FAMILIARITÉ AVEC LA DOULEUR
“Un Homme de douleurs et familier de la douleur.”
Ésaïe 53:3
Nous ne sommes pas familiers de la douleur de la manière dont Notre Seigneur l’était; nous l’endurons, nous la traversons, mais nous ne devenons pas intimes avec elle. Au commencement de la vie nous ne nous réconcilions pas avec le fait du péché.
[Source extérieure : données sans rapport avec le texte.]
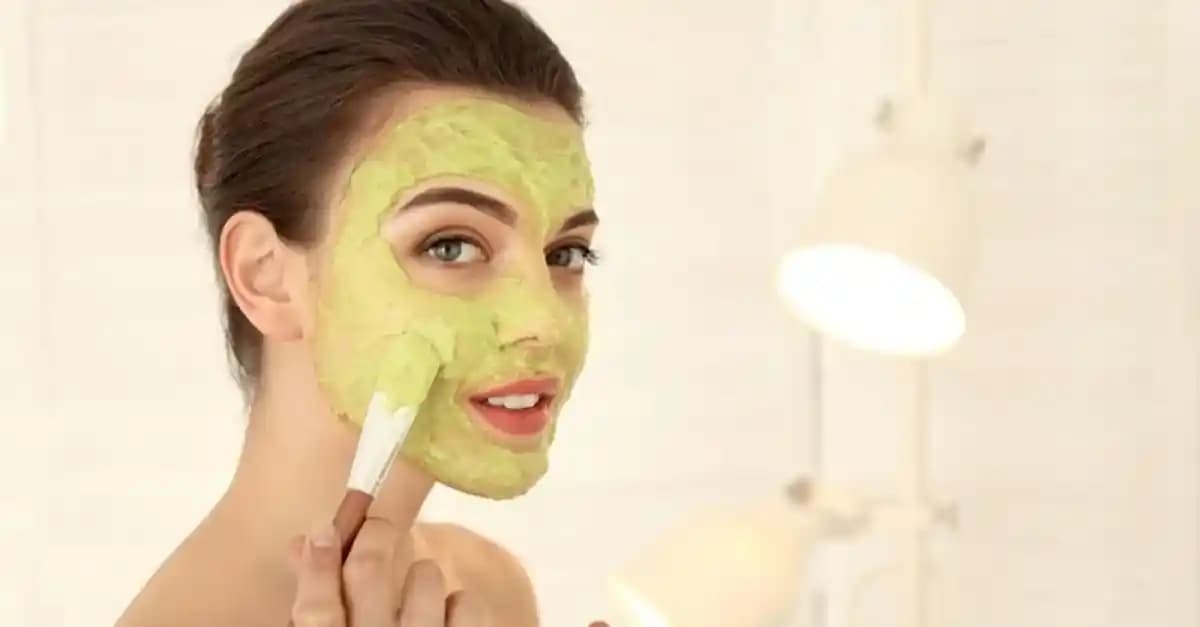 En İyi Sivilce Maskeleri: Doğru Seçim ve Uygulama İpuçları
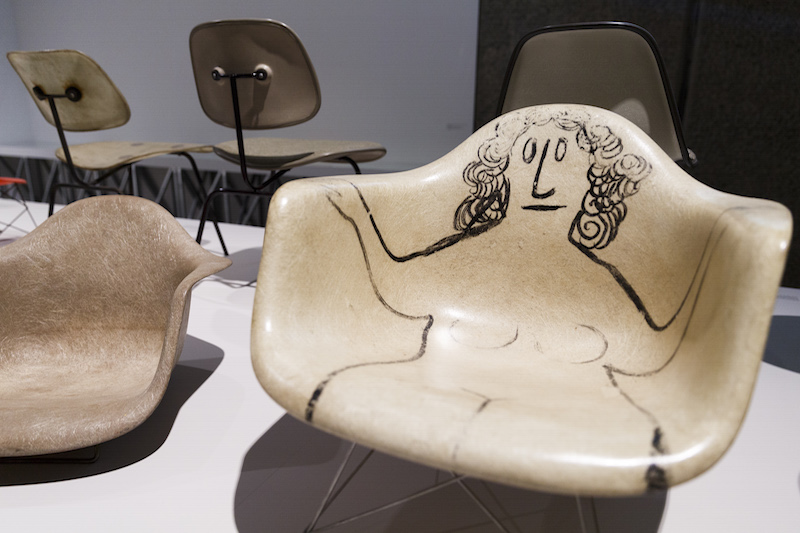 现场展出了1950年插画大师索尔·斯坦伯格（Saul Steinberg）拜访伊姆斯夫妇的901号工作室时，在客厅扶椅（LAR Chair）上的即兴创作。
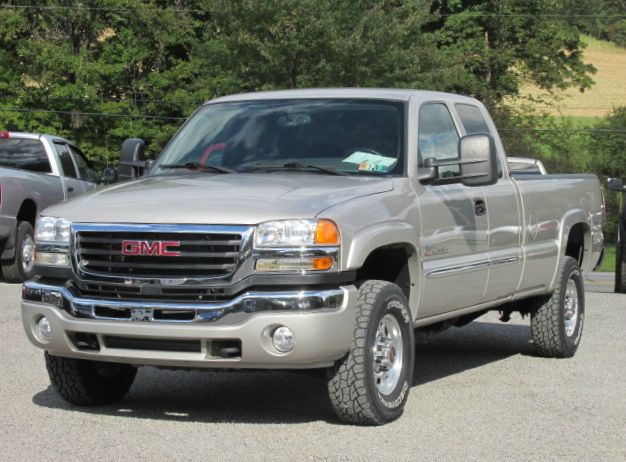 2006 GMC Sierra 2500 Luxury Package AWD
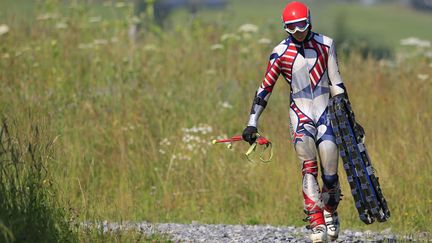 Un skieur arrive pour s'entra&icirc;ner en marge des championnats du monde de ski sur herbe &agrave; Kaprun (Autriche), le 20 juillet 2013. (ALEXANDER KLEIN / AFP)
Nous adoptons une vue rationnelle de la vie et disons qu’un homme en contrôlant ses instincts, et en s’éduquant lui-même, peut produire une vie qui évoluera lentement en la vie de Dieu. Mais à mesure que nous avançons, nous découvrons la présence de quelque chose que nous n’avons pas pris en considération, à savoir, le péché, et il perturbe tous nos calculs. Le péché a rendu le fondement des choses sauvage et non rationnel. Nous devons reconnaître que le péché est un fait, non un défaut; le péché est une mutinerie flagrante contre Dieu. Soit Dieu soit le péché doit mourir dans ma vie. Le Nouveau Testament nous amène directement à cette unique question. Si le péché règne en moi, la vie de Dieu en moi sera tuée; si Dieu règne en moi, le péché en moi sera tué. Il n’y a aucun aboutissement possible sinon celui-là. Le point culminant du péché est qu’il crucifia Jésus-Christ, et ce qui était vrai dans l’histoire de Dieu sur terre sera vrai dans votre histoire et dans la mienne. Dans notre perspective mentale nous devons nous réconcilier avec le fait du péché comme l’unique explication de la raison pour laquelle Jésus-Christ est venu, et comme l’explication de la douleur et du chagrin dans la vie.